In AWS Step Functions, a Map state processes each element of an input array in parallel. Every item is picked up by an iterator (processor), executed in isolation, and its output is returned to the Map state. After all iterations complete, the Map state aggregates the individual outputs into a single array, which is then provided as input to the following state.

If one of the processors in a Map state encounters an error, Step Functions mark the entire Map state as failed. This means that the outputs from the successful iterations are discarded and not forwarded to subsequent states. Essentially, a single failed iteration cascades into a full Map state failure, which is often undesirable for error-tolerant workflows.

Introducing a Pass state (or a Catch path that routes to a Pass state) next to the processor ensures that each iteration returns a structured result even when an error occurs. This prevents the Map state from failing prematurely. Instead, every iteration produces an output object indicating success or failure, enabling the Result Collector to receive a complete array of results.

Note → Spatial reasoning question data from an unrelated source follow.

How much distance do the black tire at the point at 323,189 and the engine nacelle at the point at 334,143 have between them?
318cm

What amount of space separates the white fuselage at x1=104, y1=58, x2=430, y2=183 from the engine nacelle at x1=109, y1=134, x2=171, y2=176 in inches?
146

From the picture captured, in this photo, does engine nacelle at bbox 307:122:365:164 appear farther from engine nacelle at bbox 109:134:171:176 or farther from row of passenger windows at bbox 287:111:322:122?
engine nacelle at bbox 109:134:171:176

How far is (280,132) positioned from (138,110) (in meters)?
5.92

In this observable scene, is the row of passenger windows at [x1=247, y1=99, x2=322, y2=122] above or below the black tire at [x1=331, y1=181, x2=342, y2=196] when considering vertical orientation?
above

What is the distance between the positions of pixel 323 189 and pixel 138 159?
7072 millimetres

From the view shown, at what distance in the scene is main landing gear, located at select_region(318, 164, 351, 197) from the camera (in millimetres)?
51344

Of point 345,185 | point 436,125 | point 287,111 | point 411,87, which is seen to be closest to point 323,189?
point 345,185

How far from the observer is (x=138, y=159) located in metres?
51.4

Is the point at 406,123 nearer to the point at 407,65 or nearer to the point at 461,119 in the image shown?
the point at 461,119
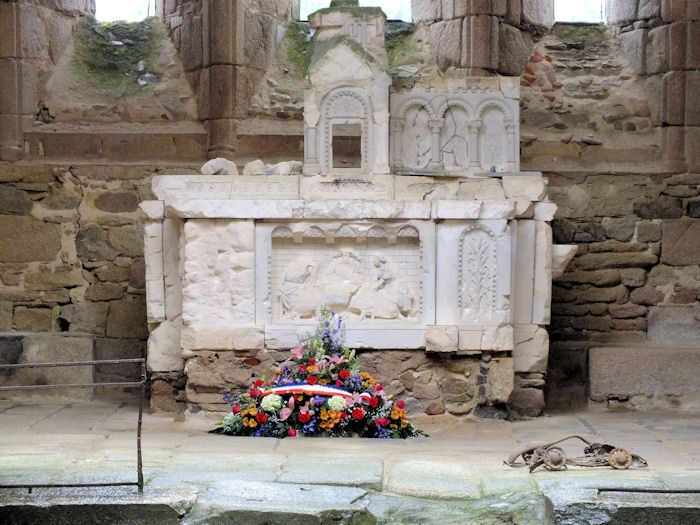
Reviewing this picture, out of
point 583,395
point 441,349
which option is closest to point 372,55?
point 441,349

A key drawback of this pattern is that all validation and error-handling logic is deferred to the Result Collector state, which violates separation of concerns. Additionally, during debugging, it can be misleading: the Result Collector may surface as the point of failure, even though the actual errors originated from individual Map state iterations.

If additional states and execution cost are acceptable, adding a dedicated validation state directly after the Map state is a more maintainable approach. This isolates validation logic and prevents the Result Collector from becoming overloaded with responsibilities.

Map states excel at processing array elements independently, regardless of whether the items are JSON, CSV, XML, or any other structure. Preserving isolation between iterations is essential to avoid losing valid results when individual items fail. While this approach can increase workflow complexity, it ultimately provides a more robust and fault-tolerant design.